Der auch im Steuerschuldrecht geltende Grundsatz von Treu und Glauben verbietet dem Finanzamt, unter Berufung auf das nachträgliche Bekanntwerden einer Tatsache einen Änderungsbescheid nach § 173 Abs. 1 Nr. 1 AO zu erlassen, wenn dem Finanzamt die Tatsache vor dem Erlass des zu ändernden Bescheids in Folge Verletzung der ihm obliegenden Ermittlungspflicht - zunächst - unbekannt geblieben ist (vgl. BFH-Beschluss vom 28. Februar 2008 IV B 53/07 u.a., BFH/NV 2008, 924 m.w.N.; Rüsken, in: Klein, AO, 9. Auflage, § 173 Rz. 80 m.w.N. aus der Rechtspr.). Die Durchbrechung der Bestandskraft ist nur gerechtfertigt, wenn die Steuerfestsetzung trotz eines rechtmäßigen Verfahrens zur Einkommensteuerveranlagung unrichtig ist. Die Finanzverwaltung hat es in der Hand, statt einer endgültigen Steuerfestsetzung eine Steuerfestsetzung unter dem Vorbehalt der Nachprüfung - § 164 AO - oder eine vorläufige Steuerfestsetzung - 165 AO - zu erlassen. Mussten sich der Finanzverwaltung Zweifel bei der Prüfung der Steuererklärung bzw. im Veranlagungsverfahren und in den eingereichten Unterlagen ohne weiteres aufdrängen, darf sie diese nicht ignorieren und endgültig veranlagen. In diesem Fall muss von den verfahrensrechtlichen Möglichkeiten Gebrauch gemacht werden. Die Angelegenheit ist entweder vollständig aufzuklären oder der Bescheid ist zumindest unter Vorbehalt der Nachprüfung zu erlassen. Wird beides versäumt, kann die Bestandskraft des Bescheids nicht zum Nachteil des Steuerpflichtigen durchbrochen werden, weil das Finanzamt von der ihm eröffneten Möglichkeit der Verhinderung des Eintritts der Bestandskraft keinen Gebrauch gemacht hat (vgl. Frotscher, in: Schwarz, AO, § 173 Rz. 55 , Stand 15.11.2007 m.w.N. aus der Rechtspr.).

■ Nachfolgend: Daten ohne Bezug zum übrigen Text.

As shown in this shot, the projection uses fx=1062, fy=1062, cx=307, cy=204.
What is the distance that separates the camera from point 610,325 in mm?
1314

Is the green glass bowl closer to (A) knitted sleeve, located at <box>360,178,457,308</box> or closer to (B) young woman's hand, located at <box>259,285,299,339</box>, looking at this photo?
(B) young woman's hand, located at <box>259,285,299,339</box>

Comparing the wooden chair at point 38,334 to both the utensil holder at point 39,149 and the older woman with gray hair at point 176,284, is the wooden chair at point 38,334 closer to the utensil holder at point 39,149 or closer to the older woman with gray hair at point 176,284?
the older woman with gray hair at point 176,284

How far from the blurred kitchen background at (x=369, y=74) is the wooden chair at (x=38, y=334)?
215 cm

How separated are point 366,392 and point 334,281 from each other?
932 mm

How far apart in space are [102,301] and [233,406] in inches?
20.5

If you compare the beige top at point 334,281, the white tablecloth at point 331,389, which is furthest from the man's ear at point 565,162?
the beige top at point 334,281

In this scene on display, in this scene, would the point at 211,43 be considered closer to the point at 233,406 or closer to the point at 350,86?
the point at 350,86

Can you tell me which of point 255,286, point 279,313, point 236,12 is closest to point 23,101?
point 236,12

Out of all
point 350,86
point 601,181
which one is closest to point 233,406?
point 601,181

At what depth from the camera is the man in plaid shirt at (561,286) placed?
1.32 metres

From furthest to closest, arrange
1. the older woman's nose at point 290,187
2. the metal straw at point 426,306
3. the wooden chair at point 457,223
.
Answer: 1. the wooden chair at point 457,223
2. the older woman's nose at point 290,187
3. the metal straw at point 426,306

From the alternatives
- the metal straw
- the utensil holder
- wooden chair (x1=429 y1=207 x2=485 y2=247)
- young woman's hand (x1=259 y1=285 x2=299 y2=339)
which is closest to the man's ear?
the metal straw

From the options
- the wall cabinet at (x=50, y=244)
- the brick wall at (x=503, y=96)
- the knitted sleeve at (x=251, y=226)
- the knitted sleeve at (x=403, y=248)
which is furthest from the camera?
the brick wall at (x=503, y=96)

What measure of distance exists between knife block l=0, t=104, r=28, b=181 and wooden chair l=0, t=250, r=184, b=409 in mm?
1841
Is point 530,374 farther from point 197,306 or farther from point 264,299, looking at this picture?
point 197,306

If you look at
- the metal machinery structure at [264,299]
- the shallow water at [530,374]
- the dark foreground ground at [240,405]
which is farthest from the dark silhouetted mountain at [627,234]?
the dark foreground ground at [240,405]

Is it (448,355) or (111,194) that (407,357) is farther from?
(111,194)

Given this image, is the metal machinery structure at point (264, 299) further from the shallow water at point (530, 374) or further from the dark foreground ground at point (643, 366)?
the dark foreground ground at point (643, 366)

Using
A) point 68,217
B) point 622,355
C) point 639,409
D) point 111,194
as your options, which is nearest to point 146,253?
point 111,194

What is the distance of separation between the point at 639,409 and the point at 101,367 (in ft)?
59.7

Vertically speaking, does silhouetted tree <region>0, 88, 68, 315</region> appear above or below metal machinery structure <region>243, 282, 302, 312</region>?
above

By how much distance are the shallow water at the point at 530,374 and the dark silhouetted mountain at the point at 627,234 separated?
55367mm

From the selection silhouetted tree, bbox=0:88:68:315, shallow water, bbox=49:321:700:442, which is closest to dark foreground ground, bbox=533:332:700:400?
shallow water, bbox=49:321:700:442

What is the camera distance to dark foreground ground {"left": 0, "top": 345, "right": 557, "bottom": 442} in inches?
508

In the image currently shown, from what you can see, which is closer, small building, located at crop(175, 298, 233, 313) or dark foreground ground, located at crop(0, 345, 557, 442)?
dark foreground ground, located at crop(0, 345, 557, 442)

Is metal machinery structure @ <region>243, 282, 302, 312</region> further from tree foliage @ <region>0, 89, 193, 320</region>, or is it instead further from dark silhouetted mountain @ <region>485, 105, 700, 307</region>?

Diese Einschränkung der Änderungsbefugnis zulasten des Steuerpflichtigen aufgrund von Treu und Glauben greift indes nur ein, wenn der Steuerpflichtige die ihn treffende Mitwirkungspflicht, insbesondere die Steuererklärungspflicht nach §§ 90, 149 ff. AO in zumutbarem Umfang erfüllt hat (vgl. BFH-Beschluss vom 28. Februar 2008 IV B 53/07 u.a., BFH/NV 2008, 924 m.w.N.). Liegt sowohl eine Verletzung der Ermittlungspflicht des Finanzamtes als auch eine Verletzung der Mitwirkungspflicht des Steuerpflichtigen vor, so sind die beiderseitigen Pflichtverletzungen grundsätzlich gegeneinander abzuwägen. In der Regel trifft in diesem Fall die Verantwortlichkeit den Steuerpflichtigen, so dass der Steuerbescheid geändert werden kann, es sei denn, der Verstoß gegen die Ermittlungspflicht überwiegt deutlich den Verstoß gegen die Mitwirkungspflicht (vgl. BFH-Beschluss vom 28. Februar 2008 IV B 53/07 u.a., BFH/NV 2008, 924 m.w.N.).

aa) Im Streitfall hat der Beklagte seine ihm nach § 88 Abs. 1 Satz 1 AO obliegende Pflicht, den Sachverhalt von Amts wegen zu ermitteln, verletzt. Im Zeitpunkt der vorbehaltlosen und hinsichtlich der Einzahlung in die Direktversicherung nicht vorläufigen Veranlagung waren - nach damaliger Aktenlage - Widersprüchlichkeiten im Sachverhalt erkennbar und es war ebenso offensichtlich, dass der Sachverhalt hinsichtlich der Einzahlung in die Direktversicherung noch einer Klärung bedurfte, und sich daher Zweifel und die Notwendigkeit weiterer Nachforschungen dem zuständigen Sachbearbeiter des Beklagten hätten aufdrängen müssen.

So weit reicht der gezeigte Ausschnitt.